I don’t know what’s worse. I don’t like to compare loss or grief. But I can speak from my own experience here.
The 8 months between diagnosis and death was excruciating with grief. The anticipation that I already knew how she would pass, I just didn’t know when. The guilt of making plans, the fear of missing any moment with her, it was all a snowball of emotions.
But the one question that remains in my inbox is how did I know it was time.
My moment of knowing was a glance across the room with Jinx.
I remember exactly where she was, where I was, and time stood still. It was calming, almost a relief. I felt like she had said, “I’m good. It’s time.”
I didn’t say anything. I just had this overwhelming feeling, a feeling I had been scared of and waiting for, for 8 months.
In true Sarah fashion, I had to do one last test to ensure I wasn’t overreacting.

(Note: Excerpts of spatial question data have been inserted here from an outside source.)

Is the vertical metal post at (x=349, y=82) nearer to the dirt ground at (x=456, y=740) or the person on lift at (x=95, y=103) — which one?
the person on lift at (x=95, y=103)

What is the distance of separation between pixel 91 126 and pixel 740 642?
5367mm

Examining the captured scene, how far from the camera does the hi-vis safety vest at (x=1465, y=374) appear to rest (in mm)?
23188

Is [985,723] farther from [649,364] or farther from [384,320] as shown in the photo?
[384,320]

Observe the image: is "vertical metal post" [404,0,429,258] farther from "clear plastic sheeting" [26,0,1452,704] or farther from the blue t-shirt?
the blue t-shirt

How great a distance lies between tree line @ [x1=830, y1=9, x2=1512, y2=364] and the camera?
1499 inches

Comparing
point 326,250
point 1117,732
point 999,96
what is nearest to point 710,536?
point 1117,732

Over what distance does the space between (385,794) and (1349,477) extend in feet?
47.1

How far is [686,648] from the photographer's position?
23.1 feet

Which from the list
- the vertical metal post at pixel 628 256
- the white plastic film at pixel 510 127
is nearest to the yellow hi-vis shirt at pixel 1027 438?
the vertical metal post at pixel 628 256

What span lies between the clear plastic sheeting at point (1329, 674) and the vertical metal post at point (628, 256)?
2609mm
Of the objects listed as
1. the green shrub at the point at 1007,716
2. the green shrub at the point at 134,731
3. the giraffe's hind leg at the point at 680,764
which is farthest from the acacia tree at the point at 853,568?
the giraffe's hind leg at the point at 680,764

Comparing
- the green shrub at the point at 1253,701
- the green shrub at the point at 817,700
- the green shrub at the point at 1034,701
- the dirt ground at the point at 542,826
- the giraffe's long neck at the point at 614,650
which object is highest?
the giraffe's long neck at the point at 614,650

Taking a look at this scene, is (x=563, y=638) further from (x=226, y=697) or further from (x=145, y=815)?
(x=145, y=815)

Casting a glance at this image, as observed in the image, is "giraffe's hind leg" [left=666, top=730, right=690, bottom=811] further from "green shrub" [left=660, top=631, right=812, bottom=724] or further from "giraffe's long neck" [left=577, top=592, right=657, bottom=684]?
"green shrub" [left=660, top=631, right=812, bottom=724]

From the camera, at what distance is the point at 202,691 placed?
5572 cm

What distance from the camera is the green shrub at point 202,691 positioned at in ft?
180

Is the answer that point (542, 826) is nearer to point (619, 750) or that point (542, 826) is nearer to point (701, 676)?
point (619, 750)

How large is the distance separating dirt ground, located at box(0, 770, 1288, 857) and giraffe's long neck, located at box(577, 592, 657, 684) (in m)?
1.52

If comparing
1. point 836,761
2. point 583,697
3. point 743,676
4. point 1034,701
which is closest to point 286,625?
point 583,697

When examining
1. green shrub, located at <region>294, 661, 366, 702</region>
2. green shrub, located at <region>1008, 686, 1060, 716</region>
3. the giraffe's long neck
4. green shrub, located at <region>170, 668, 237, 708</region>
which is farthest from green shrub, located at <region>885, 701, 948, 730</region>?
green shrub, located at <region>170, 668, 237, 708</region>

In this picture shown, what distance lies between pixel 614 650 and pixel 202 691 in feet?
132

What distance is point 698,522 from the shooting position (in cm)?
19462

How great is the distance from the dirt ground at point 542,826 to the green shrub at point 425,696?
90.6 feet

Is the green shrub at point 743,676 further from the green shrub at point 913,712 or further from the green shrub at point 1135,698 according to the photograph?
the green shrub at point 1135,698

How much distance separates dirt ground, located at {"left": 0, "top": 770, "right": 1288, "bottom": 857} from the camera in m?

I waited for my partner at the time to get home, wondering if she would greet him. She loved a greeting, and even more so since Rooster had come into the picture, it was a competition.
She did nothing but perk her ears and look for him to come to her.
A finality to my decision.
We planned our last day with her. Snuggles. Pup cups. Chicken nuggets. Illegal off-leash time.
I can’t give you a data point or tell you to “look for xyz,” but I can tell you a few things.
You’ve made decision after decision for your dog since the day they entered your life.
This one last decision, they trust no one more than you to make it.
It’s a privilege to be trusted like that. To be loved like that.
And as your final act of love, there is no perfect way to do it.
There is only doing the best you can with a heart that is already breaking.
When you get the gift to choose, I’ll always argue that one last good day is far better than a bad day.
And if you're lucky enough to have loved a dog this deeply, then you've already spent their whole life proving that you would move mountains for them. Trust that they know it. Trust that they felt it. Trust that, when the time comes, love will guide that final decision the same way it guided every one before it.